Un danno d’immagine aziendale e specificatamente sul piano relazionale con il personale, di questo tipo, non è grave, perché recuperabile nel corso del tempo: servono solitamente dai 5 ai 10 anni perché si rientri nella normalità. La paura è una condizione superabile anche perché non gradita a nessuno.  Sicuramente i giovani manager devono assolutamente sfondare i 35 anni d’età con 15 d’esperienza sulle spalle. Al di là del malumore, e della paura come cancro aziendale, il vero disagio aziendale può comportare una migrazione, verso altre imprese, per chi si attiva su una nuova vita professionale, al netto della ritrosia e pigrizia nel muoversi in questo senso. Ne consegue che una dinamica di gestione del personale con rigidità e astio, con un disinvolto uso della paura, non è da considerarsi mortale per l’azienda, anche se ne intacca pesantemente l’immagine.

Quando è possibile considerarsi manager?

Il manager non ha una anagrafica sulla quale contare, ma un percorso che dovrebbe porlo in condizioni di decidere dopo opportuna analisi. Queste attitudini non comportano necessariamente un titolo accademico, ma certamente l’esperienza maturata nell’osservare, analizzare, capire e confrontare per decidere. La necessità di tempo investito, per acquisire tali attitudini, cambiano da persona a persona, però indicativamente 15 anni sono un lasso temporale adeguato per maturare evitando d’usare la paura come metodo per imporsi sui dipendenti.

Ciò significa che se si dovesse aver terminato l’università a 26-27 anni, la dirigenza è da considerarsi una soglia credibile a 42-45 anni. Per chi è “figlio d’arte”, oppure non ha seguito un percorso formativo universitario, non si abbassa l’età “giusta” per accedere “alla stanza dei bottoni”, ma resta ugualmente collocata sotto i 50 anni. Perché questo?

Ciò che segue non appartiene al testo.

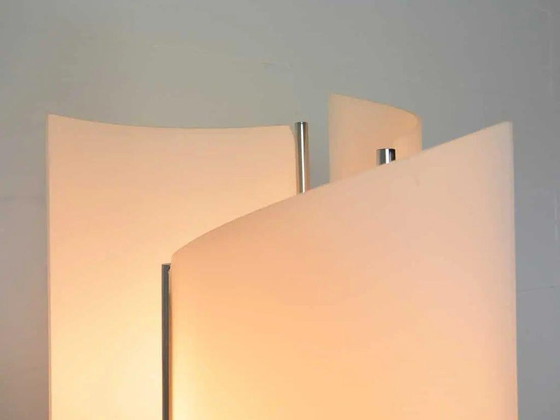 Image 1 of Oluce Arianna Design Vintage Stehlampe von Bruno Gecchelin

Serve introdurre una importante differenza tra il lavorare come azione del fare e l’attitudine del cervello a capire di più, in un processo di maturazione. Il processo di confronto e selezione per decidere, richiede maturazione anziché l’uso della sola pratica. Quest’ultima si acquisisce operando direttamente nello svolgere azioni concatenate tra loro senza usare quel cervello che dovrebbe ricordare e confrontare fatti già accaduti e studiati ricorrendo a una bibliografia. Infatti la maturazione, al contrario della nuda pratica, tanto cara ai nostri imprenditori, necessita della riflessione e studio delle condizioni di realizzazione dei fenomeni per analizzarli, al fine di poter interagire su essi. Il manager è una figura che sbriga poche pratiche a livello fisico o mentale, ma produce molte idee e punti di vista da perseguire sui mercati e in azienda. In una parola il dirigente “crea pensiero”. La paura non sarà  la sua compagna né una pena che infligge ai suoi dipendenti.

Non si tratta di mitizzare la figura dirigenziale aziendale, ma d’assegnarle la sua effettiva responsabilità in un periodo dove molte (troppe) imprese chiudono.